Петр Шуйский не соврал: едва отошла царица, а Захаров на себя боярскую шайку стал примерять и уже через неделю вошел в боярскую Думу окольничим.

Вместе со вторым думным чином появился и достаток. Государь выдал жалованье вперед, и Василий Захаров прикупил меха и решил сшить с дюжину шуб, пять из которых будут выходными. Да такими, чтобы и перед именитыми боярами надеть не стыдно было. А еще окольничий купил четыре ведра пива и перепоил им на радостях всю челядь и дворню. Батюшке отправил с посыльным бочонок вина и кошель монет, а на словах велел передать, что купит ему корчму, и пускай на старости лет будет старик там хозяином.

Велик, однако, путь от свинопаса до окольничего. Кто бы мог подумать, что в боярской Думе служить придется, от государя в нескольких саженях сидеть станешь. В прошлом году к отцу заявился, так самые почтенные старцы со слободы приветствовать пришли, шапки перед ним поснимали. А в малолетстве не называли иначе, как Васька Грязь.

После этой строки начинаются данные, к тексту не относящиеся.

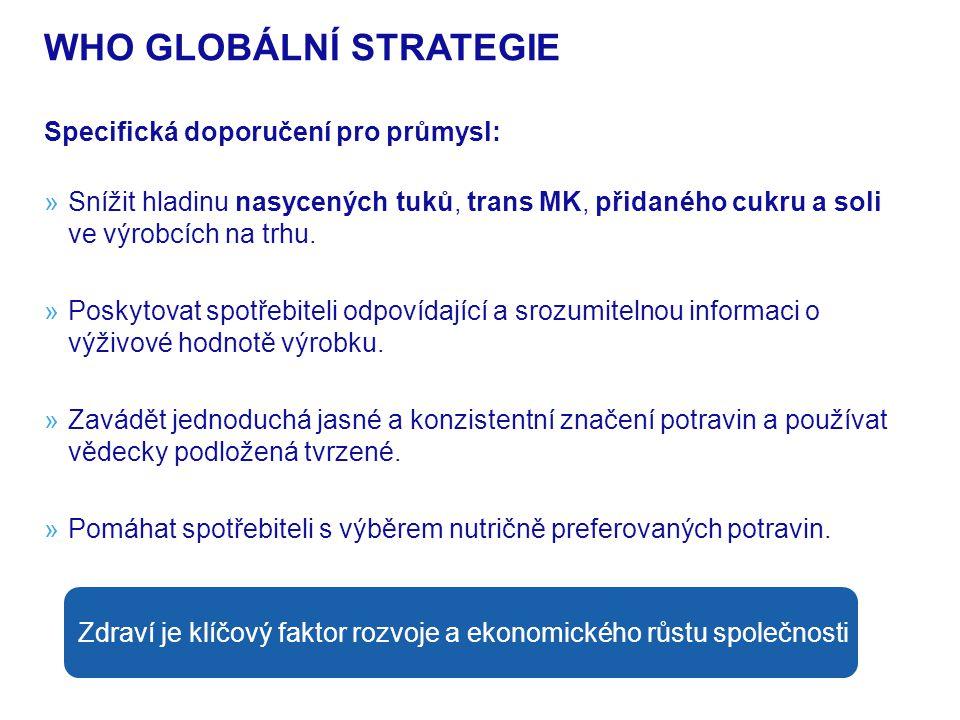 13 WHO GLOBÁLNÍ STRATEGIE Specifická doporučení pro průmysl:  Snížit hladinu nasycených tuků, trans MK, přidaného cukru a soli ve výrobcích na trhu.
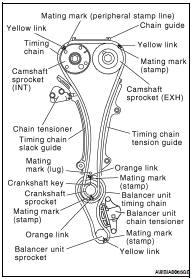 1993 Honda Prelude Timing Belt Diagram Html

Василий Захаров устроил свой дом по подобию царского: в сенях дежурили сенные девки, во дворце суетилась многочисленная челядь, а в палатах он держал множество слепцов — домрачеев, которые в тоскливые зимние вечера распевали сказки и былины об Илье Муромце и Соловье-Разбойнике. А бахари у окольничего Васьки Захарова и вовсе были знамениты на всю Москву, послушать их былины приходили даже бояре: предлагали ему уступить сказочников, но окольничий всякий раз отказывался от многих денег.

Еще Василий Захаров прикупил немецких зеркал, которые выставил в девичьей комнате и у себя в тереме. Он не отходил от зеркала уже с час, разглядывал свое изображение. Шапка из тонкого куньего меха и вправду была по нраву окольничему, а кафтан из дорогого персидского сукна сшит был ему по плечам. Такой, как надо! Плечи не теснит, и грудь просторна.

Василий хотел было прилечь рядом с женой, которая мирно посапывала на широкой супружеской постели.

В сенях шибанулся о пол ковш и замолк, а следом раздался взволнованный голос Василия Захарова:

— Потапий, ты, что ли, это?! Чего молчишь?! Потапий!

Потапий не отозвался, а в сенях слышались тяжкие шаги, гость явно не спешил уходить и топтался у порога.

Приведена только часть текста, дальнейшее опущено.